_Document passage_.
Overcrowding in buses puts women at risk of harassment
By Darshini Mahadevia, Aseem Mishra, Yogi Joseph, Tinam Borah, Anurita Hazarika*
Women’s safety in cities has become an important issue, especially in the light of the massive mobilisation of public opinion seen after the unfortunate gangrape of a young woman in 2012 in Delhi. It is argued that a pervasive fear of sexual harassment/assault among women not only restricts their mobility, but it also places constraints on their ability to make choices related to residence, employment and leisure. Media reports and previous research corroborate that women are most susceptible to harassment while walking, cycling or using public/intermediate public transport. Other researchers have pointed out the enabling effects of access to transport in poverty alleviation through broadening of opportunities available to women as a result of increased accessibility.
Women in Indian cities have been shown to be more dependent on non-private modes of transport when compared to men. The inefficiency and unreliability of public transport systems has led to the proliferation of Intermediate Public Transport (IPT) in Indian cities. Autorickshaws (that also work as shared auto-rickshaws), six-seaters, trekkers and other such vehicles form the bulk of the IPT. In many cities where the public transport system still operates to some degree, private contractors have been engaged by the state to operate the buses. The state’s withdrawal from public transport erodes the confidence of women who also happen to be captive users of these modes. Also, given the inefficiency and inadequacy of the public transport system, women are forced to spend a lot of time waiting at the bus stops. Shared autorickshaws and other IPT modes are also highly unregulated and operate at will. Together, these factors increase women’s exposure to conditions favourable for stalking, eve-teasing and other forms of harassment.
This study on women’s safety in transport is based on Guwahati. Located on the banks of the River Brahmaputra and surrounded by hills, Guwahati is Assam’s primate city. Major activities are concentrated in the core city where people travel to for employment opportunities. Therefore, as the Ministry of Urban Development’s (MoUD’s) 2008 study shows, average trip lengths are high (4.14 kilometres) and trip rates are low (0.98) when compared to other cities with a population above one-million. The same study rates Guwahati as a poor performer with regards to walkability (0.39) and safety index (0.03) owing to the absence of separate lanes for slow and fast moving vehicles. The city has four forms of public transport and IPT; city buses, trekkers, auto-rickshaws and tricycle rickshaws.
Ill-lit streets discourage women from being on streets
The research project “Poverty, Inequality and Violence: Towards Inclusive Policies and Planning” undertaken by the Centre for Urban Equity (CUE), CEPT University, and Institute for Human Development (IHD) is one of 15 projects awarded a grant by International Development Research Centre (IDRC), Canada and Department of International Development (DFID), UK, under the global programme Safe and Inclusive Cities (SAIC) (2012-16). The project analyzes the pathways through which exclusionary urban planning and governance leads to different types of violence on the poor and by the poor in Indian cities. The research focuses on four cities: Ahmedabad and Guwahati by the Centre for Urban Equity, and Patna and Delhi by the Institute for Human Development.

_Data segment_.

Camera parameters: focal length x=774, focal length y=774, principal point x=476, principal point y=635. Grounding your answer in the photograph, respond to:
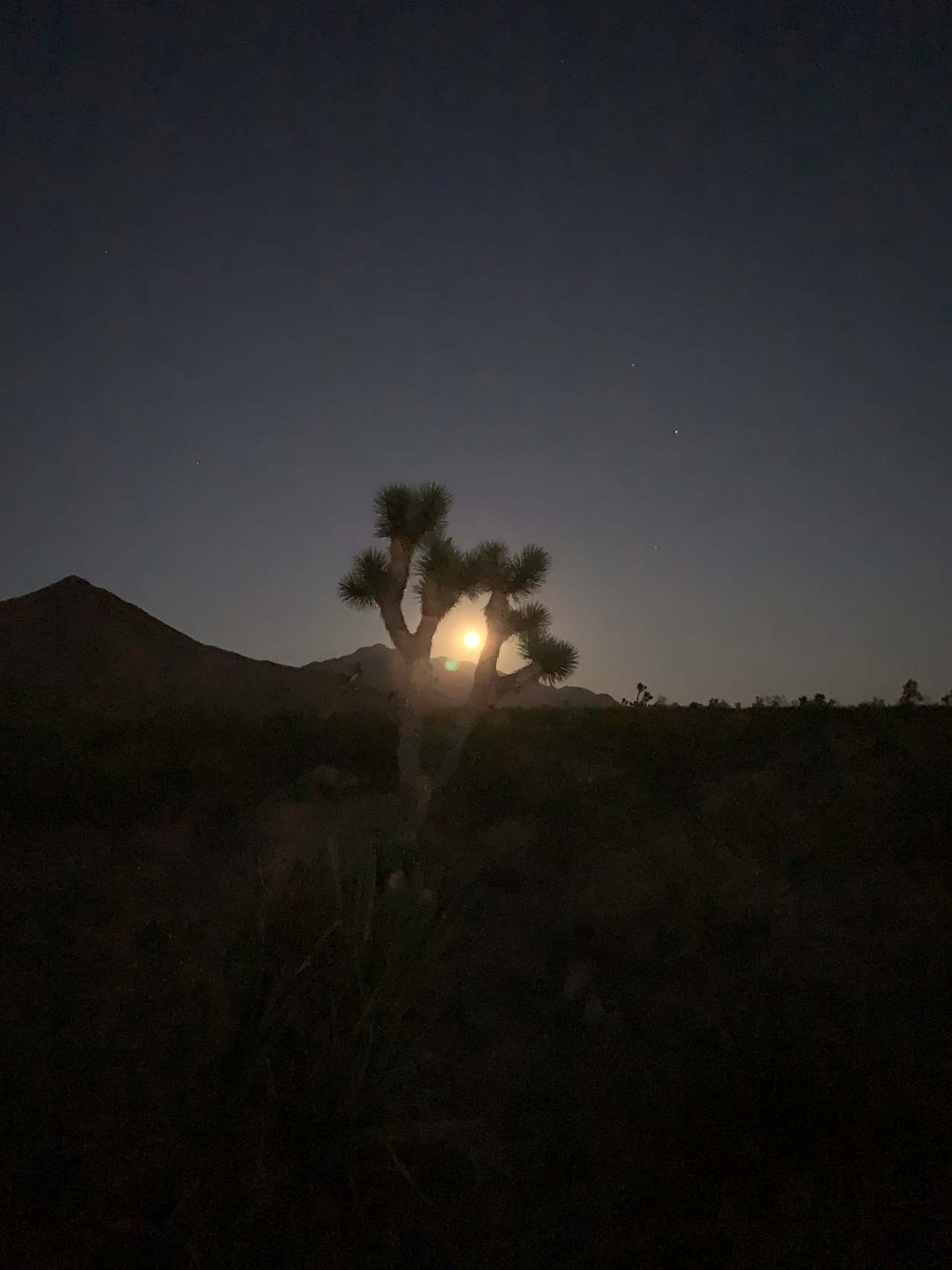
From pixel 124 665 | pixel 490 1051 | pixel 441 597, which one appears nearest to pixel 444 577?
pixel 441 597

_Directions for this task_. Write out, word for word, everything in the passage on women's safety in transport from "This study on" down to "and tricycle rickshaws.".

_Problem solution_.
This study on women’s safety in transport is based on Guwahati. Located on the banks of the River Brahmaputra and surrounded by hills, Guwahati is Assam’s primate city. Major activities are concentrated in the core city where people travel to for employment opportunities. Therefore, as the Ministry of Urban Development’s (MoUD’s) 2008 study shows, average trip lengths are high (4.14 kilometres) and trip rates are low (0.98) when compared to other cities with a population above one-million. The same study rates Guwahati as a poor performer with regards to walkability (0.39) and safety index (0.03) owing to the absence of separate lanes for slow and fast moving vehicles. The city has four forms of public transport and IPT; city buses, trekkers, auto-rickshaws and tricycle rickshaws.